There are a few lovely moments in this UrbanTheater piece directed by Madrid St. Angelo. A woman keeps trying to finesse her turn, throwing out bits of trivial information, only to be forced to start again until she gets it right. A fool complains that the old sitcom Happy Days was his idea. But the overwhelming majority of the speeches have an earnest, elegiac sameness to them that grows more and more tedious as you realize that they're not going anywhere in particular: they just are, one after another.

Strange Tree's The Three Faces of Doctor Crippen is the most graceful, sustained, and completely realized Garage Rep entry. It's also the one that comes closest to actually exploring Steppenwolf's public/private self theme.

Emily Schwartz's play is a mock period melodrama about a trusting 19th-century homeopath married to a nasty, narcissistic would-be socialite—she's called Cora but has any number of aliases—who makes his life hell. Once he finds true love with his secretary, Doctor Crippen decides to knock Cora off.

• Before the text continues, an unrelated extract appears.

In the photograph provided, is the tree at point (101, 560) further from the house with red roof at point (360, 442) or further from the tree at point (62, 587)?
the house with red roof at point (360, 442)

The trick to the piece is that Crippen is played by three actors representing his public, private, and fantasy selves—superego, ego, and id. As embodied by Stuart Ritter, Scott Cupper, and Matt Holzfeind, the trick is carried through nicely. Their Crippens are at once distinct and wonderfully coherent. Also, very funny.

The magic of the piece is that it handles not only the divided persona but a hundred other little tropes and bits of side business with a paradoxical mix of good-humored ease and utter seriousness. Jimmy McDermott's cast is able to play the joke and the drama, simply and elegantly.